Start of Study text
PJI: You have shared online that, with the Guggenheim, you want to emphasize the artistry of sign language. How are you accomplishing this, and what new possibilities does the museum space afford?
Meg: One thing I love about museums is that they call into question the boundaries of genre. What is and isn’t art in a museum? Is the water fountain art? The exit sign? The ticketing agent, gallery guide, the person standing next to you weeping over the Rothko? The structure and conventions of the building inform its contents and also, in many cases, welcome the public’s curiosity, attention, and ignorance. It is okay not to know things in a museum. I took my graduate student poets to the Gregg Museum at NC State recently and they engaged in what I might call aggressive looking—they want to see something, they want to understand, and it’s evident they don’t, not yet, not right away. And in a museum, this is also okay. It’s acceptable, maybe even assumed. One can weep over the Rothko or one can be frustrated by it—either way, it’s doing a lot of artistic work.
So it is, I think, with signed languages in a majority hearing world. Poems in sign are stunning, physically and visually: evocative, moving, and full of contagious grace, surprising humor—even if you don’t necessarily know the many ways they can mean. And when you do? In the case of American Sign Language, the poems can be deeply cultural and finely crafted. They showcase analytic skill, sociohistorical wit, clever metaphor, and inventive use of the body’s variations, the signers own corporeal canvas. The artistry is undeniable, but the artistry is derived, largely, from mastery of the language. It’s a really powerful experience to see such talent displayed on the walls of a museum like the Guggenheim.
One of the risks of installing American Sign Language in the Guggenheim, though, is that the stakes of reception involve actual people who are in the midst of an ongoing civil rights showdown. The rights of Deaf and disabled people are always in question; our personhood is frequently withheld. Hearing people seem, at large, very content to remain ignorant of American Sign Language; the larger hearing public doesn’t really seem to care what Deaf people have to say. If they did, learning ASL would be compulsory for all people. So while some museum-goers might find themselves frustrated that access to the video poems has not been provided in the form of captioning (welcome to our world!), the acculturated experience of seeing ASL, but not understanding it, means that most may not even notice—or care—that they are missing out on something. This is risky. Deaf people already experience such severe language deprivation that showcasing its artistry might allow for further reduction and fetishization of signed languages as artistic but not linguistic—and therefore, to some factions of power, reinforces that it is not a necessity or a human right, but an aesthetic, a purely imaginative pursuit, a hobby.
End of Study text
Start of Stored data
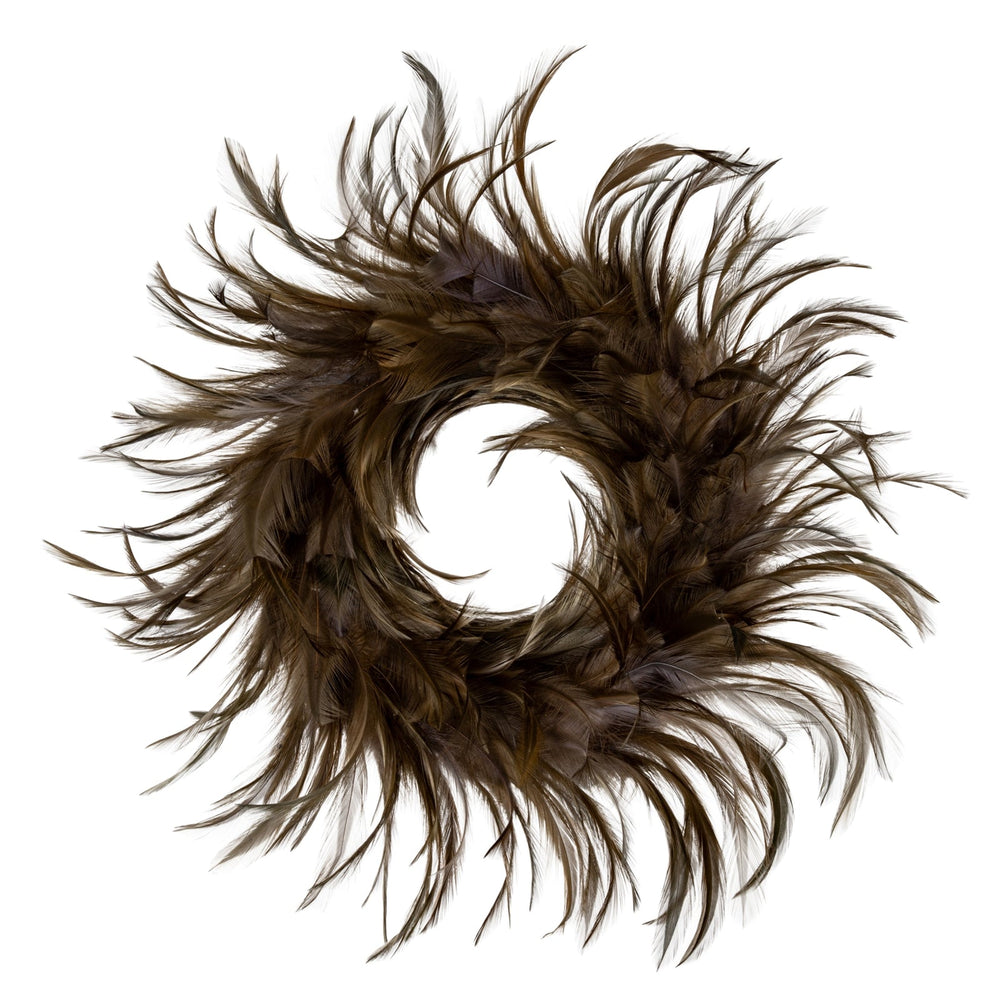 Fawn Feather Candle Wreath - Canwell Interiors Limited - Hills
End of Stored data
Work instructions:
1 – Repeat the stretch of the interview from "Meg: One thing" through "of artistic work.".
2 – According to the interview, which museum did Meg recently take her graduate student poets to?

Answers to the exercises:
1 –
Meg: One thing I love about museums is that they call into question the boundaries of genre. What is and isn’t art in a museum? Is the water fountain art? The exit sign? The ticketing agent, gallery guide, the person standing next to you weeping over the Rothko? The structure and conventions of the building inform its contents and also, in many cases, welcome the public’s curiosity, attention, and ignorance. It is okay not to know things in a museum. I took my graduate student poets to the Gregg Museum at NC State recently and they engaged in what I might call aggressive looking—they want to see something, they want to understand, and it’s evident they don’t, not yet, not right away. And in a museum, this is also okay. It’s acceptable, maybe even assumed. One can weep over the Rothko or one can be frustrated by it—either way, it’s doing a lot of artistic work.

2 – The Gregg Museum at NC State.